**Exercise directions:** Exactly repeat all the records below, omitting the images they hold.

__________

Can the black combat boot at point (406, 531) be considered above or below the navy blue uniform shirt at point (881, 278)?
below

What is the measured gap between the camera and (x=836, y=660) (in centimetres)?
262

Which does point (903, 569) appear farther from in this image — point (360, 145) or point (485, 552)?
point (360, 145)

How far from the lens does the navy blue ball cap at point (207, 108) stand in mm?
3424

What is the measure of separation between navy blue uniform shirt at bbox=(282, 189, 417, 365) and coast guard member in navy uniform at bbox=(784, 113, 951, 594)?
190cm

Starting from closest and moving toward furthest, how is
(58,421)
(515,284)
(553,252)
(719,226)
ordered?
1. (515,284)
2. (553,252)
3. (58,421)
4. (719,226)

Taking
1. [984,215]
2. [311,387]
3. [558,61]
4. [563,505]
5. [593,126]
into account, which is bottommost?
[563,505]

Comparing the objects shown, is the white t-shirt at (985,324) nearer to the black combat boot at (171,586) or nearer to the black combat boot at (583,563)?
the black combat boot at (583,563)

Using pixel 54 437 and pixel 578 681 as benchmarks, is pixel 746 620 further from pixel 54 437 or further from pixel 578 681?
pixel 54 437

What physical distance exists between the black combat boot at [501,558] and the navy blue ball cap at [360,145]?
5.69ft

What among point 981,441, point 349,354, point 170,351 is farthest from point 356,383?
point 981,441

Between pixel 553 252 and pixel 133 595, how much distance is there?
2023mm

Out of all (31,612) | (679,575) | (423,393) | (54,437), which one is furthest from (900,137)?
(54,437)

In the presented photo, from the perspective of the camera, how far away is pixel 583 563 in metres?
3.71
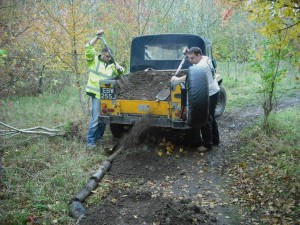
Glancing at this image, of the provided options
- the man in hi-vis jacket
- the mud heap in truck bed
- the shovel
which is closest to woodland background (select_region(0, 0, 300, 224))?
the man in hi-vis jacket

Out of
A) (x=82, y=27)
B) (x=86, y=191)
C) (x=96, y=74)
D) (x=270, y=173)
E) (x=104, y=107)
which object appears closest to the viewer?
(x=86, y=191)

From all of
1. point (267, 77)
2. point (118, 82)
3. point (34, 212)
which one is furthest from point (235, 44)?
point (34, 212)

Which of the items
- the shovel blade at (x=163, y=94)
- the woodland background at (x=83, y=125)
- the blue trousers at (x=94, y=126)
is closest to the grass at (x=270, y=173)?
the woodland background at (x=83, y=125)

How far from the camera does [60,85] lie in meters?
13.4

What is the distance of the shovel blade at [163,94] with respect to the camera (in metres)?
5.63

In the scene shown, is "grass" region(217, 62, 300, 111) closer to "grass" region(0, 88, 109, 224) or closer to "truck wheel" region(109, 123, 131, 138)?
"truck wheel" region(109, 123, 131, 138)

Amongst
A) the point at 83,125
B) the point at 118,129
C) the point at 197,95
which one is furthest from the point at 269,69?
the point at 83,125

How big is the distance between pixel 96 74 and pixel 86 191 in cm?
278

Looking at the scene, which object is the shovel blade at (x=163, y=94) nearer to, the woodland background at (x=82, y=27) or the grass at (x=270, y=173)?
the grass at (x=270, y=173)

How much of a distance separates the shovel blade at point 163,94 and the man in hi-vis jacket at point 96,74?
1128mm

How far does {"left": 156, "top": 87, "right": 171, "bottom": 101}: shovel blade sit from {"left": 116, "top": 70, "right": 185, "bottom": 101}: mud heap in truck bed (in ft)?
0.32

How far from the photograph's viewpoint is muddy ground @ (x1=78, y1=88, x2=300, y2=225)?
3.68 m

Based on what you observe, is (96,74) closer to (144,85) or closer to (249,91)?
(144,85)

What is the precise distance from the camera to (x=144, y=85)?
623 centimetres
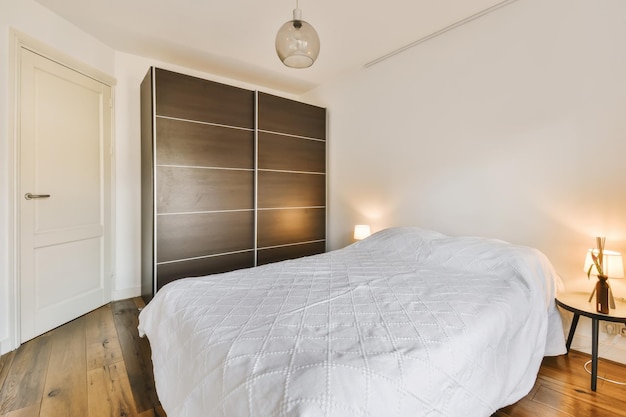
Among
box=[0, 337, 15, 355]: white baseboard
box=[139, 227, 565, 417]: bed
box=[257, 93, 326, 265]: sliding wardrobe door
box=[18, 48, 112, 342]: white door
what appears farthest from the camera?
box=[257, 93, 326, 265]: sliding wardrobe door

__________

**Solved problem:**
Can the black combat boot at point (406, 531) be considered above or below the navy blue uniform shirt at point (881, 278)?
below

What is the measured gap between the camera and (x=836, y=660) (in centimetres)?
262

Which does point (903, 569) appear farther from in this image — point (360, 145) or point (485, 552)?
point (360, 145)

How far from the lens does the navy blue ball cap at point (207, 108) stand in mm?
3424

What is the measure of separation between navy blue uniform shirt at bbox=(282, 189, 417, 365) and coast guard member in navy uniform at bbox=(784, 113, 951, 594)?
190cm

Starting from closest and moving toward furthest, how is
(58,421)
(515,284)
(553,252)
(719,226)
ordered?
1. (515,284)
2. (553,252)
3. (58,421)
4. (719,226)

Taking
1. [984,215]
2. [311,387]
3. [558,61]
4. [563,505]
5. [593,126]
into account, which is bottommost?
[563,505]

Comparing the objects shown, is the white t-shirt at (985,324) nearer to the black combat boot at (171,586) or nearer to the black combat boot at (583,563)?
the black combat boot at (583,563)

Using pixel 54 437 and pixel 578 681 as benchmarks, is pixel 746 620 further from pixel 54 437 or further from pixel 578 681?
pixel 54 437

What physical distance exists between the black combat boot at [501,558] and the navy blue ball cap at [360,145]?
5.69ft

What among point 981,441, point 349,354, point 170,351 is farthest from point 356,383?
point 981,441

Between pixel 553 252 and pixel 133 595, how much distance is there?
2023mm

Out of all (31,612) | (679,575) | (423,393) | (54,437), which one is furthest from (900,137)?
(54,437)

In the presented photo, from the perspective of the camera, how far away is pixel 583 563 in metres?
3.71
Glancing at this image, of the provided options
- the man in hi-vis jacket
- the mud heap in truck bed
- the shovel
which is closest to woodland background (select_region(0, 0, 300, 224))?
the man in hi-vis jacket

Out of
A) (x=82, y=27)
B) (x=86, y=191)
C) (x=96, y=74)
D) (x=270, y=173)
E) (x=104, y=107)
which object appears closest to the viewer?
(x=86, y=191)

From all of
1. point (267, 77)
2. point (118, 82)
3. point (34, 212)
which one is furthest from point (235, 44)?
point (34, 212)

Which of the items
- the shovel blade at (x=163, y=94)
- the woodland background at (x=83, y=125)
- the blue trousers at (x=94, y=126)
is closest to the grass at (x=270, y=173)?
the woodland background at (x=83, y=125)

How far from the camera does [60,85] lie in meters?
13.4

What is the distance of the shovel blade at [163,94] with respect to the camera (in metres)?
5.63

In the scene shown, is "grass" region(217, 62, 300, 111) closer to "grass" region(0, 88, 109, 224) or closer to "truck wheel" region(109, 123, 131, 138)?
"truck wheel" region(109, 123, 131, 138)

Amongst
A) the point at 83,125
B) the point at 118,129
C) the point at 197,95
which one is furthest from the point at 269,69?
the point at 83,125

How big is the distance between pixel 96 74 and pixel 86 191 in cm?
278

Looking at the scene, which object is the shovel blade at (x=163, y=94) nearer to, the woodland background at (x=82, y=27) or the grass at (x=270, y=173)?
the grass at (x=270, y=173)

How much of a distance separates the shovel blade at point 163,94 and the man in hi-vis jacket at point 96,74?
1128mm

How far does {"left": 156, "top": 87, "right": 171, "bottom": 101}: shovel blade sit from {"left": 116, "top": 70, "right": 185, "bottom": 101}: mud heap in truck bed (in ft)?
0.32

How far from the photograph's viewpoint is muddy ground @ (x1=78, y1=88, x2=300, y2=225)?
3.68 m

Based on what you observe, is (96,74) closer to (144,85) or closer to (249,91)?
(144,85)

What is the precise distance from the camera to (x=144, y=85)?
623 centimetres
Among
box=[0, 337, 15, 355]: white baseboard
box=[139, 227, 565, 417]: bed
box=[257, 93, 326, 265]: sliding wardrobe door
box=[18, 48, 112, 342]: white door
what appears farthest from the camera?
box=[257, 93, 326, 265]: sliding wardrobe door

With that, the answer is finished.